### Exercise goal
Continue the passage below on language taking over the role once given to the soul, picking up after its final sentence.

### Given text
_ _ _ _ _ _ _

There is an observation sometimes made in connection with the history of philosophical reflection on the nature of human distinctness, that language has moved in, in the past few centuries, to fill a role that had previously been taken up by belief in a divinely implanted soul. We allow the faculty of language to play a role in defining what is most excellent about human beings in part because appeals to the inherence of an immortal, eternal, immaterial principle that makes us what we are have, to put it bluntly, fallen out of fashion. While for the most part the soul now has a greatly reduced place in contemporary philosophy, a reduction that was already well under way in the 19th century, nonetheless language is often invoked in ways that suggest that it is this faculty that gives us our own share of divinity, as the soul once did. Thus the poet Paul Valéry evocatively describes language as “the god gone astray in the flesh.”

This continuity is of interest to us in connection with the work of Alexis Kagame and others, already introduced, on the inherent philosophical character of natural languages, such as those of the Bantu family. Kagame is a scholar somewhat in the tradition of Hjelmslevian linguistics, and he believes that there can be no philosophy without linguistics. He is also a Catholic priest, and is working on Bantu philosophy in a respectful and critical relationship to the Belgian missionary Placide Tempels, who in 1945 published the influential study, La philosophie Bantoue.

_ _ _ _ _ _ _

### Data shown
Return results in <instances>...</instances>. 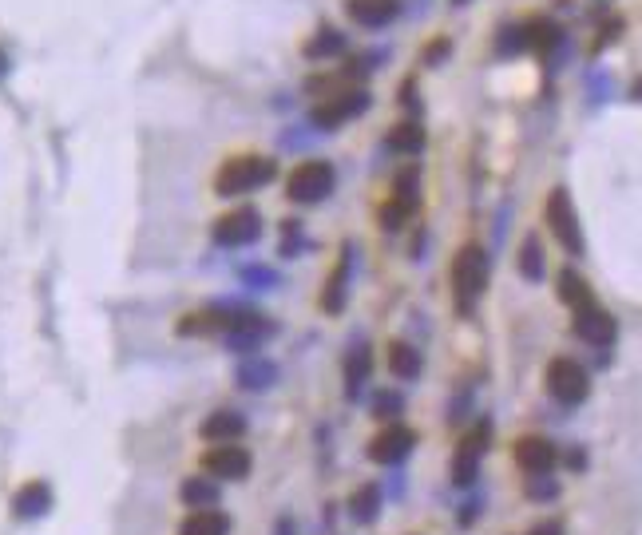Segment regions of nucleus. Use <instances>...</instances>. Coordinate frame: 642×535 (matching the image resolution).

_ _ _ _ _ _ _

### Task response
Tempels was convinced that all truly ‘primitive’ peoples had a clear and distinct concept of the supreme being, and that from this concept flowed a full command of logic and ethics that were a reflection of the divine reason and goodness. “The faith of really primitive peoples in the supreme being,” Tempels writes, “lies at the root of all the religious conceptions current among semi-primitives: animism, dynamism, fetichism, and magic.”[1] The purportedly lowest-grade forms of belief that anthropologists had long associated with ‘primitive’ peoples were in fact only a degradation of a once pristine grasp of a truth that differed little from the one the Christian missionaries had come to share. Thus the work of the missionary was not so much to convert as to remind the native inhabitants of their real ontological commitments.

Here Tempels is echoing a standard liberal theological approach to Christian missions in the non-Christian world that had begun to emerge already in the 17th century, and one of whose most lucid exponents was G. W. Leibniz. In the Discourse on the Natural Theology of the Chinese of 1714, for example, Leibniz argues that the ancient Chinese seem to have had a clear concept of God, but that in the recent era they had allowed themselves to be blindly governed by law and tradition to the extent that they had forgotten the basic truths they had known long ago. Again, proselytizing is thus understood not as conversion, but as inducing a sort of cultural anamnesis that reminds us all, Christians and pagans alike, of our shared commitments.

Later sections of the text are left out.